• RECORD EXTRACTS:
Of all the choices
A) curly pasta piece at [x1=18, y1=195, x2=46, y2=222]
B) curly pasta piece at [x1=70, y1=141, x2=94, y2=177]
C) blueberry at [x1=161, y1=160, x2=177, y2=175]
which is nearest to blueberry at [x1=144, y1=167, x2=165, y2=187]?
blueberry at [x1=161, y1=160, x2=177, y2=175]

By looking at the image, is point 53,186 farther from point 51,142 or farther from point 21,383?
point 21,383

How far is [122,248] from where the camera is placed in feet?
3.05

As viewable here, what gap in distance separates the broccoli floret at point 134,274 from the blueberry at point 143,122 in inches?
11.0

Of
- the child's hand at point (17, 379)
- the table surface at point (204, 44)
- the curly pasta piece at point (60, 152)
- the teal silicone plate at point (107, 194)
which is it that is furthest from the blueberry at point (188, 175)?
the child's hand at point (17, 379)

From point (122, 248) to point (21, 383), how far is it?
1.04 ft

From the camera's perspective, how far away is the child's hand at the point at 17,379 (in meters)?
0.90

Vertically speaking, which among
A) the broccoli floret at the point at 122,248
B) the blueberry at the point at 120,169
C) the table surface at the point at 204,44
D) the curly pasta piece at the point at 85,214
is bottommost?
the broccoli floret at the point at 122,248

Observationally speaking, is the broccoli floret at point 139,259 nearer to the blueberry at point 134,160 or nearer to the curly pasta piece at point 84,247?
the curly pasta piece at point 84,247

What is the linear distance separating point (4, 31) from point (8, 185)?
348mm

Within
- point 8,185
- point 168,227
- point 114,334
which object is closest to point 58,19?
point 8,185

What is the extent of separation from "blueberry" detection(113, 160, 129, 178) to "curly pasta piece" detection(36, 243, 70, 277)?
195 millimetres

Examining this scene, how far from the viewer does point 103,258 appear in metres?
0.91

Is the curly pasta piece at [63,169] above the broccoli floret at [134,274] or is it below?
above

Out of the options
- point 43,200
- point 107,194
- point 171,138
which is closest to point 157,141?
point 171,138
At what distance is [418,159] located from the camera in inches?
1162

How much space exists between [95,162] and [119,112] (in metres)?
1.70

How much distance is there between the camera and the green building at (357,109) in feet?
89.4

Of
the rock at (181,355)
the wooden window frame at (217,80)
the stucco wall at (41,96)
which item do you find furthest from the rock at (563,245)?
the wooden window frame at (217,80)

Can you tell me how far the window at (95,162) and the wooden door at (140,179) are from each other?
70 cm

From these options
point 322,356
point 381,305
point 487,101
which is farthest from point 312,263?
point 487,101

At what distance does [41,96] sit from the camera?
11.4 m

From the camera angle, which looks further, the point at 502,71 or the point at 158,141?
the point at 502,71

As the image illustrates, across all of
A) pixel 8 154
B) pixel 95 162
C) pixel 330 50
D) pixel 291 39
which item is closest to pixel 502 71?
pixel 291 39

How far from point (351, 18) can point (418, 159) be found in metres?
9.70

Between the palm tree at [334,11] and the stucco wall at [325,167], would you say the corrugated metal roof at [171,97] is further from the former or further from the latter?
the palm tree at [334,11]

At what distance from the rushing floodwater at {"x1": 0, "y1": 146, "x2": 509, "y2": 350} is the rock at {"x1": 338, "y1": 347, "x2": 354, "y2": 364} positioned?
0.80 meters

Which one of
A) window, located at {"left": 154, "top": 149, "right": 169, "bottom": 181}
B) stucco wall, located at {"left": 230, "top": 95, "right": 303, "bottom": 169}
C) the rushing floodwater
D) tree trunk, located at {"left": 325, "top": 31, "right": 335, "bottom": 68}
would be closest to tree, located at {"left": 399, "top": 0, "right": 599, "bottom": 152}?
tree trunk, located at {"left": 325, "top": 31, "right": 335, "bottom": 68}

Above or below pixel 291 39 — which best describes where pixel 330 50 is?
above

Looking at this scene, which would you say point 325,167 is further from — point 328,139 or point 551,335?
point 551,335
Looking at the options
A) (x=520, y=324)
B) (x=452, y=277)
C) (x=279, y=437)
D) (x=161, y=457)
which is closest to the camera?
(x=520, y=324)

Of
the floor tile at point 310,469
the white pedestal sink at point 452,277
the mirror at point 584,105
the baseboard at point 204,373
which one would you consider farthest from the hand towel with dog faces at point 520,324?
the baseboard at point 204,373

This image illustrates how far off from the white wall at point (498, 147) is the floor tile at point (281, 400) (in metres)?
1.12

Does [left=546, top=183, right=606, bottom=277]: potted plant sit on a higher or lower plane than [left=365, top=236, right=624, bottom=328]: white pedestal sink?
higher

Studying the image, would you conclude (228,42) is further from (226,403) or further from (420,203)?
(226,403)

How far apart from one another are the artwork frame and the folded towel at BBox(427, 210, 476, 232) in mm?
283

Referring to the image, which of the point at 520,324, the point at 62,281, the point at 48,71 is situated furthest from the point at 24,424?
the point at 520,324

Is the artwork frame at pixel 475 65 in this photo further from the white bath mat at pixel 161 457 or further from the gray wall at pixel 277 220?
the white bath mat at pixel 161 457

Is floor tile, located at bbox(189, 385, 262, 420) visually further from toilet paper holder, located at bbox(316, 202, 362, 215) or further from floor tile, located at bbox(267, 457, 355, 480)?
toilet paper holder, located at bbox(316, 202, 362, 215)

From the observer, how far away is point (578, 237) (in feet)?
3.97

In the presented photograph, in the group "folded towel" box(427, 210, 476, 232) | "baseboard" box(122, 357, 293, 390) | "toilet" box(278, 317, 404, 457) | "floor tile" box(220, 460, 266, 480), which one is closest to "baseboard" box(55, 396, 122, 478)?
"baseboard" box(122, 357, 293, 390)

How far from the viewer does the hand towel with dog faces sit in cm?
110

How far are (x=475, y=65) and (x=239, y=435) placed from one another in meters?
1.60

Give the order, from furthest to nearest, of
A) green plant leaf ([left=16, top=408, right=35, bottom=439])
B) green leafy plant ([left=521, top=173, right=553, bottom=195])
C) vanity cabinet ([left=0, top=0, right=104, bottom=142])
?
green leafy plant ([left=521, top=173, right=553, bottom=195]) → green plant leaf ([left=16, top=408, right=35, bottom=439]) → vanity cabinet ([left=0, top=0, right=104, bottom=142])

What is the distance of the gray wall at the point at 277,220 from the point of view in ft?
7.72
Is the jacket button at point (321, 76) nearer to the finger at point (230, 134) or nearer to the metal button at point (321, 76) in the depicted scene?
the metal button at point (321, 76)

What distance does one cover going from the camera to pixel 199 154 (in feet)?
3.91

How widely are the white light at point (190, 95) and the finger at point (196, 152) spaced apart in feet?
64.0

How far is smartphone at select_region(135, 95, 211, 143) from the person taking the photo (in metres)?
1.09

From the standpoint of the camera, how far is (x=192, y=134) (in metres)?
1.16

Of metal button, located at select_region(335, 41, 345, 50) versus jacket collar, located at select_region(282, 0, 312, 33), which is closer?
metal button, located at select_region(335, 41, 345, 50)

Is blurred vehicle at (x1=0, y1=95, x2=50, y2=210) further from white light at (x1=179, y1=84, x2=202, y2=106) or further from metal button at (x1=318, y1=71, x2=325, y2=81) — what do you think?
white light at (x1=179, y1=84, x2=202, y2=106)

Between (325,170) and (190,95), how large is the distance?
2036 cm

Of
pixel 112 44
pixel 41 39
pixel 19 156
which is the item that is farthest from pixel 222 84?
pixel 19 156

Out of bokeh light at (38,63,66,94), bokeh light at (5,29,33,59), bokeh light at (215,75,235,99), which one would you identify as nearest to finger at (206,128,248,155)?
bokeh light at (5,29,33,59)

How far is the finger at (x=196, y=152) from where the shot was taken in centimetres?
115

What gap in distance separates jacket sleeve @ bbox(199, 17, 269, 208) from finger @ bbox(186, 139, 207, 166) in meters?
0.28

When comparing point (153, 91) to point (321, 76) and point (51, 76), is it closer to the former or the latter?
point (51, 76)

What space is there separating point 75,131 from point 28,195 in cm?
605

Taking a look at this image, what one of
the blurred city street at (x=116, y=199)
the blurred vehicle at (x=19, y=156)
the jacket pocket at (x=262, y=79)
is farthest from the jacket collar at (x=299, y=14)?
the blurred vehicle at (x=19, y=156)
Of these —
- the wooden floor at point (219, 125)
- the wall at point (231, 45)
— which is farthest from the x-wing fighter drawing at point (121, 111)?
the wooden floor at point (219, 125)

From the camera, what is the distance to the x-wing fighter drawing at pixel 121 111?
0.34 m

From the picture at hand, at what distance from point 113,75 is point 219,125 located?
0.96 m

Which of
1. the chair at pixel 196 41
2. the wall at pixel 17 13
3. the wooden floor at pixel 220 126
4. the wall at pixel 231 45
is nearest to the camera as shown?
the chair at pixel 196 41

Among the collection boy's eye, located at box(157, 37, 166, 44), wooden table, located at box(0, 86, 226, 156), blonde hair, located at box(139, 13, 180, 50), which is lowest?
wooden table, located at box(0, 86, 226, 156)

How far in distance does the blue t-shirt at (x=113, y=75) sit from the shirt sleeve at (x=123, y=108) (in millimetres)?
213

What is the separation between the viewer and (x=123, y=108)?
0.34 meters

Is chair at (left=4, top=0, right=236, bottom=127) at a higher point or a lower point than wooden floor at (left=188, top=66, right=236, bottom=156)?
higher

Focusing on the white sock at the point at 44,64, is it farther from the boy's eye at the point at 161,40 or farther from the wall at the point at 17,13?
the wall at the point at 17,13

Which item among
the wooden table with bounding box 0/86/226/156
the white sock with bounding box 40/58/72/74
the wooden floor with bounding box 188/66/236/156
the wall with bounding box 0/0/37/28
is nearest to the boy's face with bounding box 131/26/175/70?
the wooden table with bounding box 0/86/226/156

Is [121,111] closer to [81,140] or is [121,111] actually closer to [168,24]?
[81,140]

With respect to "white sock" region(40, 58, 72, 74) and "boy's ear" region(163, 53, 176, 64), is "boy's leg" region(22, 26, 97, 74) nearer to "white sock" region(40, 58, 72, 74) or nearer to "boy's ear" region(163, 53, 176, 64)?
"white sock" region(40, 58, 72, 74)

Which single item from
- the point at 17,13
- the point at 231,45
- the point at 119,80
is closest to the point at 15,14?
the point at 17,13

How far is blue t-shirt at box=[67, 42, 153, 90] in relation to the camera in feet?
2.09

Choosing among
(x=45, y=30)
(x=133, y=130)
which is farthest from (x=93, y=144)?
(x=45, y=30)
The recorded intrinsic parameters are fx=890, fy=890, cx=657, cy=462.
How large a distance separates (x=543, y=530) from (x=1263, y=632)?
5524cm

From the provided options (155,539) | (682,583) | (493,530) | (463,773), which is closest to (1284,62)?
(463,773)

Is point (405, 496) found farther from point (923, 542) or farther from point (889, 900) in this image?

• PROBLEM TO WORK ON: Return the lines above, from the one containing "Is [121,111] closer" to the end, exactly as they stand.

• TASK ANSWER:
Is [121,111] closer to [81,140] or is [121,111] actually closer to [168,24]?
[81,140]

With respect to "white sock" region(40, 58, 72, 74) and "boy's ear" region(163, 53, 176, 64), is "boy's leg" region(22, 26, 97, 74) nearer to "white sock" region(40, 58, 72, 74) or nearer to "boy's ear" region(163, 53, 176, 64)?
"white sock" region(40, 58, 72, 74)

Which single item from
- the point at 17,13
- the point at 231,45
- the point at 119,80
is closest to the point at 15,14?
the point at 17,13

How far is blue t-shirt at box=[67, 42, 153, 90] in relation to the camera in feet?
2.09

Choosing among
(x=45, y=30)
(x=133, y=130)
which is farthest from (x=93, y=144)?
(x=45, y=30)
The recorded intrinsic parameters are fx=890, fy=890, cx=657, cy=462.
How large a distance separates (x=543, y=530) from (x=1263, y=632)?
5524cm

From the provided options (155,539) | (682,583) | (493,530) | (463,773), which is closest to (1284,62)?
(463,773)

Is point (405, 496) found farther from point (923, 542) or farther from point (889, 900) in this image?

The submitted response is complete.